CRÍTICA
Filme sobre migração não se entrega a registros generalizantes
"Disseram que voltei americanizada", cantava Carmen Miranda nos anos 1940, quando o Brasil era mais conhecido por importar migrantes e quem morava fora era artista ou diplomata.
O documentário "Caminho de Volta", dirigido por José Joffily e Pedro Rossi, registra uma realidade que mudou muito. Hoje, são milhares de brasileiros legalizados ou clandestinos em relações ambíguas com o país onde foram viver e com o que deixaram.
Em vez de pretender abarcar demasiados aspectos de uma situação complexa e fugidia, o filme escolhe dois personagens, cujas idades, vivências e expectativas diferem.
O fotógrafo André Câmara vive em Londres há 20 anos, onde construiu uma carreira profissional, casou-se, teve filhos e descasou-se. Depois de uma fase difícil, está casado com uma britânica, é pai de um garoto de dois anos e considera retornar ao Brasil.
Maria do Socorro Monteiro é uma senhora de 87 anos que viveu os últimos 24 em Nova York e também se prepara para voltar ao Brasil. Ela não aprendeu o inglês e vive quase o tempo todo num apartamento cuidando do filho.
Os diretores adotam o formato de documentário de observação, sem entrevistas, em que a câmera acompanha apenas como testemunha. Desse modo, vemos situações em processo, que podem ou não oferecer revelações ou momentos dramáticos.

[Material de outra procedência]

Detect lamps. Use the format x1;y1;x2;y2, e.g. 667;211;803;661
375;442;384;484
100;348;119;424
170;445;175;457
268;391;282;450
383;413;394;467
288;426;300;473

A escolha permite apreender as rotinas e os hábitos, identificar o grau de integração e de estranhamento desses indivíduos em outras culturas.
As conversações, por sua vez, mostram o lado avesso da história, o que os espera no reencontro com a realidade brasileira que, para eles, também se tornou distante e abstrata.
A escolha de dois personagens tem como efeito fazer o filme seguir duas histórias e apresentá-las numa estrutura que evidencia as diferenças.
Enquanto as angústias da senhora são mais introspectivas, capturadas em microdiscussões e nas tensões da face, as do fotógrafo são mais explícitas e culminam num diálogo de forte impacto entre ele e a atual mulher.
A vantagem é que o longa mantém-se fiel ao princípio sóbrio que escolheu e não se transforma num espetáculo de emoções. Nem se entrega a interpretações generalizantes sobre a migração. Apenas alcança sua dimensão humana, o que não é pouco.